McLaren boss Andrea Stella has indicated that the changes the team plans to make to its 2025 Formula 1 car to help Lando Norris might take a while longer to come.
Norris’ season has unravelled somewhat since he was victorious in the season opener in Australia as he hasn’t returned to the top step in the subsequent four rounds.
The Briton conceded prior to the second event in China that his natural driving style hasn’t been compatible with the successor to the championship-clinching MCL38.
That has been exposed over recent weeks as errors in qualifying in Bahrain and Saudi Arabia – where he crashed in Q3 – have resigned him to damage limitation races.
However, Stella divulged that McLaren is working on revisions to the car that should help to address the initial difficulties that Norris has experienced with the MCL39.

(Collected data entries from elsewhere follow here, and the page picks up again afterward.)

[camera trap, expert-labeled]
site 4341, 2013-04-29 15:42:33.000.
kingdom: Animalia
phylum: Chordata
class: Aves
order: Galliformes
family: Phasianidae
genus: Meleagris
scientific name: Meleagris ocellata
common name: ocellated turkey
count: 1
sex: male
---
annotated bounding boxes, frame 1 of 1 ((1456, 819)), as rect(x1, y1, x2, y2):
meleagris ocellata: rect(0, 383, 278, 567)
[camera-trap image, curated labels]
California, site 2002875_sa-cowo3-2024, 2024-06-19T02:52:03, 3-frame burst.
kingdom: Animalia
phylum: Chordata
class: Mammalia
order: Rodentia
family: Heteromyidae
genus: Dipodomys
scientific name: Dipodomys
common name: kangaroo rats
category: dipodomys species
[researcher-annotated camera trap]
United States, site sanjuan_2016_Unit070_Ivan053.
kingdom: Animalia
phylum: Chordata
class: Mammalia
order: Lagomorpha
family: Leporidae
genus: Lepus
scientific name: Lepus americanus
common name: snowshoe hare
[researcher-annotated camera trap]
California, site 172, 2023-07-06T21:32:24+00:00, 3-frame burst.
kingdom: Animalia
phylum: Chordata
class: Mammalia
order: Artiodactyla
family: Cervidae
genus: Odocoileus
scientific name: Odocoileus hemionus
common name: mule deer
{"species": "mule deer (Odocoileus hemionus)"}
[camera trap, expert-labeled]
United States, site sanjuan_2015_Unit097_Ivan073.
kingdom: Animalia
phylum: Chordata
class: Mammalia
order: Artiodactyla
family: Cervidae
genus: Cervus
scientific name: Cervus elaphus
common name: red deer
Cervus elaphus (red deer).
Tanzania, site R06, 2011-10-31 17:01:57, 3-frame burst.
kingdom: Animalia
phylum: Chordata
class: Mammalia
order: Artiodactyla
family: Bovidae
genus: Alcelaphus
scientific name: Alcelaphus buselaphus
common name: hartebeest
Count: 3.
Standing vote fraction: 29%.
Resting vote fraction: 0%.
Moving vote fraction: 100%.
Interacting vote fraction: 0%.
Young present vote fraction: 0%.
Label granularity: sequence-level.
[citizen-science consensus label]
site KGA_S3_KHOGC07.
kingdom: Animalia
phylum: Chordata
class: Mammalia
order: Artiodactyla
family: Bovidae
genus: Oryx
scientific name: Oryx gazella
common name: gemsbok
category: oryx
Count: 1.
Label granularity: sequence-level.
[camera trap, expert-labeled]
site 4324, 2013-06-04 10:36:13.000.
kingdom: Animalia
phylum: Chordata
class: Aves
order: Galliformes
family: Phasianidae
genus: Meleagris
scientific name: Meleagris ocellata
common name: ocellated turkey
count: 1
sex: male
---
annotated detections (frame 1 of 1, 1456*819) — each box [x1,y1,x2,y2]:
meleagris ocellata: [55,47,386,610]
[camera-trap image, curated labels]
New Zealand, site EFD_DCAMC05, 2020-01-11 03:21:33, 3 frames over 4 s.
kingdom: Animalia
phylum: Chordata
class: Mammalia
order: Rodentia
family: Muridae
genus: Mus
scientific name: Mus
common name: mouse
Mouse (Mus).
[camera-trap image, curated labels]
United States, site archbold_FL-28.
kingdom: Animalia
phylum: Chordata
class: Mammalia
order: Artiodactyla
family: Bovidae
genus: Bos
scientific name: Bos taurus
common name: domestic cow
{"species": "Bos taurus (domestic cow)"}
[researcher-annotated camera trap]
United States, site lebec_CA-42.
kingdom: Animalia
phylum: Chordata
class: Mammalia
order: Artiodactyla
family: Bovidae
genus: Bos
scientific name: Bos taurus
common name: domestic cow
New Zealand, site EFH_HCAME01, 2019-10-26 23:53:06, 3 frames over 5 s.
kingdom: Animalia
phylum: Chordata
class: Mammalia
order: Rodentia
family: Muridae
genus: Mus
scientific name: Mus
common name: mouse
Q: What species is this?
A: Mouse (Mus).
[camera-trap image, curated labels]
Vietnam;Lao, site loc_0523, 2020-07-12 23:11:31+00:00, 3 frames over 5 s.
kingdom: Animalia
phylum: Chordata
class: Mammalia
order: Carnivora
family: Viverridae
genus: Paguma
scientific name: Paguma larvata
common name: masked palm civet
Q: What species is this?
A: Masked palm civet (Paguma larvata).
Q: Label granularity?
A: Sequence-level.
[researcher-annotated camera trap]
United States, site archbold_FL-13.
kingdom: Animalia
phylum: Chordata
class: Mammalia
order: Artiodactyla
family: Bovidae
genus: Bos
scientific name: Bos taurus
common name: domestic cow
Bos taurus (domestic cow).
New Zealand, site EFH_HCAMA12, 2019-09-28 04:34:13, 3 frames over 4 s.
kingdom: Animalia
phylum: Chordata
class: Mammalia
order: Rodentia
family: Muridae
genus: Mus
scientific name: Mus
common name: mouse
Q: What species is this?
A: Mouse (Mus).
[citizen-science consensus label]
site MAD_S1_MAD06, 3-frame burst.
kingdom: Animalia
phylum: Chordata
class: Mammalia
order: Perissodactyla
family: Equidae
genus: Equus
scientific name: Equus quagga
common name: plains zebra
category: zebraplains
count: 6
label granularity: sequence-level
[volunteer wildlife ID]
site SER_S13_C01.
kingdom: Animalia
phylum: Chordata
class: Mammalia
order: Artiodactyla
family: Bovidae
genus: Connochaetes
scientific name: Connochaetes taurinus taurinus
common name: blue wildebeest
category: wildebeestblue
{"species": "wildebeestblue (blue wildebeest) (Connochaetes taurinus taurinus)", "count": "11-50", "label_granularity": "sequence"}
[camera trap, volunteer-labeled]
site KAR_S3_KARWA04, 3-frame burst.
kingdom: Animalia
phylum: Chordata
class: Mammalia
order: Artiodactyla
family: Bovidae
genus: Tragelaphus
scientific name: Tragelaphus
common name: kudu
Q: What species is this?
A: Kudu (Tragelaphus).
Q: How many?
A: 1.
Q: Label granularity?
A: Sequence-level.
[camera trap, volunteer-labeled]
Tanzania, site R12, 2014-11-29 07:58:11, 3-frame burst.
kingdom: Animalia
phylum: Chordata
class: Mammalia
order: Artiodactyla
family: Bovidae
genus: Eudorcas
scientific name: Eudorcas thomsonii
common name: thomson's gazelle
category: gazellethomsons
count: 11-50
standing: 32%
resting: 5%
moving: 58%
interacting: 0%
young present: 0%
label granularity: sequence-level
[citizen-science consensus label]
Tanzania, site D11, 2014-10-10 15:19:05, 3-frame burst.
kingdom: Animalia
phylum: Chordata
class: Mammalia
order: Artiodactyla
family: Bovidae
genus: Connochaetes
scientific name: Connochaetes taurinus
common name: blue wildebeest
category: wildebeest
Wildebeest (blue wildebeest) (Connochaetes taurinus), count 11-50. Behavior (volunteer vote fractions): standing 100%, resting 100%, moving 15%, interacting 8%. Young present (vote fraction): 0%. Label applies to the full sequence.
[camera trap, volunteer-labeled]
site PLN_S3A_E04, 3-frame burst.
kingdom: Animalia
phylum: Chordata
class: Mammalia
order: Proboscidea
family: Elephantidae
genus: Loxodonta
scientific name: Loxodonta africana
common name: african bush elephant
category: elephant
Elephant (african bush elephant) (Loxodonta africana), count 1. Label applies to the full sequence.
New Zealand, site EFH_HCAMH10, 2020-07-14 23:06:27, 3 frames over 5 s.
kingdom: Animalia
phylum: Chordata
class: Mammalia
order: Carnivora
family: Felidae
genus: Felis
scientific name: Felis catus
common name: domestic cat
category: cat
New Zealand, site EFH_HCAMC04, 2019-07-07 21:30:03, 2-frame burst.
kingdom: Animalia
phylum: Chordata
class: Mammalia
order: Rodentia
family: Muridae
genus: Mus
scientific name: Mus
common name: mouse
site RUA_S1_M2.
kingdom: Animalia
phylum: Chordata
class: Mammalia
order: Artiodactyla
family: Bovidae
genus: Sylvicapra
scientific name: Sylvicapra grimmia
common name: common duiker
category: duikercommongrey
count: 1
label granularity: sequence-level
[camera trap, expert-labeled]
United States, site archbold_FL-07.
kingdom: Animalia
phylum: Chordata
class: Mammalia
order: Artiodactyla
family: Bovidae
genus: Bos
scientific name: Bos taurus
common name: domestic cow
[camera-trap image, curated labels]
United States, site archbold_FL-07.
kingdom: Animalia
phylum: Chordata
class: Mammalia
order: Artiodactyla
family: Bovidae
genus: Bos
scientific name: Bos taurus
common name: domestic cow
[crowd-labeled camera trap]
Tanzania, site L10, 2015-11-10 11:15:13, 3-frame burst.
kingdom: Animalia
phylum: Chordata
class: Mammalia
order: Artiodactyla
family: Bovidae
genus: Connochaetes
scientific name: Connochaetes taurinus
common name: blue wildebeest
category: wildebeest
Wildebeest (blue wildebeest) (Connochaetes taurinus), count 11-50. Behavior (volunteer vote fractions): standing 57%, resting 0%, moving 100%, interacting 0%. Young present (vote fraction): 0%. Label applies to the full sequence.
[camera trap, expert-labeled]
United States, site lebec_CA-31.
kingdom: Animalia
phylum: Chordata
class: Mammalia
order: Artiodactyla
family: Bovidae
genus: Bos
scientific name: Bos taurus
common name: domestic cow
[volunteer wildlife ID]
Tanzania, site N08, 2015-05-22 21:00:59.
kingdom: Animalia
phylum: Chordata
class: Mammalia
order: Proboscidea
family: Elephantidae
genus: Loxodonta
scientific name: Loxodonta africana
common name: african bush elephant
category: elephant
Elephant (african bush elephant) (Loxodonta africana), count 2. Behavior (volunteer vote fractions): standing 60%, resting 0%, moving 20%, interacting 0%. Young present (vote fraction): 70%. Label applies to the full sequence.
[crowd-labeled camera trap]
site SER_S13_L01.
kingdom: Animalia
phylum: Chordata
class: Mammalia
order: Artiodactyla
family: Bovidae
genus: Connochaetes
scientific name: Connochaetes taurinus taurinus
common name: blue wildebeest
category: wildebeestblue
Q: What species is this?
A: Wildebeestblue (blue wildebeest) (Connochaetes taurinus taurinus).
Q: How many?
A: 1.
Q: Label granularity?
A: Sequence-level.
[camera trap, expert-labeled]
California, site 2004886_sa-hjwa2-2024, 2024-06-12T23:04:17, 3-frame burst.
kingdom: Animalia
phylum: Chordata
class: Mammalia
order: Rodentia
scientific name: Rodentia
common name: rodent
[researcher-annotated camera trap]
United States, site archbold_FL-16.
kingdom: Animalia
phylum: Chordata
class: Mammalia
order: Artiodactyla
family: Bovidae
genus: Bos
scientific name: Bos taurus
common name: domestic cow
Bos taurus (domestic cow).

“This is something that the team can solve,” Stella said in Jeddah earlier this month.
“This is something that the team are trying to, if you want, put on a clear and precise engineering basis so that the tests and the new parts that we will bring will be exactly the ones needed.”

Were McLaren changes to Norris’ detriment?
Stella explained how the radical tweaks McLaren has adopted have helped it be more competitive across the board in 2025, but could have come to Norris’ detriment.
“Some aspects of the car that we changed from last year to this year made the car overall more performant, and it’s also a car that performs across all kinds of circuits,” he elucidated.
“And this is thanks to some of the changes we’ve made. But they are quite structural. They are embedded in the layout of the car.
“So it’s going to be some work, but it’s work that not only we want to embrace because it will improve the comfort of both drivers – and I would say especially Lando – but it’s also good learning in terms of understanding the design even of next year’s car.”
But while the regulations are changing in 2026, Stella insisted that improvements McLaren makes this season could provide some valuable lessons for the long term.
“While being very different from a technical regulations point of view, some aspects of how the driver drives the car actually remain valid despite the change of technical regulations.
“I think that’s important: actions to improve this year, but also to improve the way we design cars for the future.”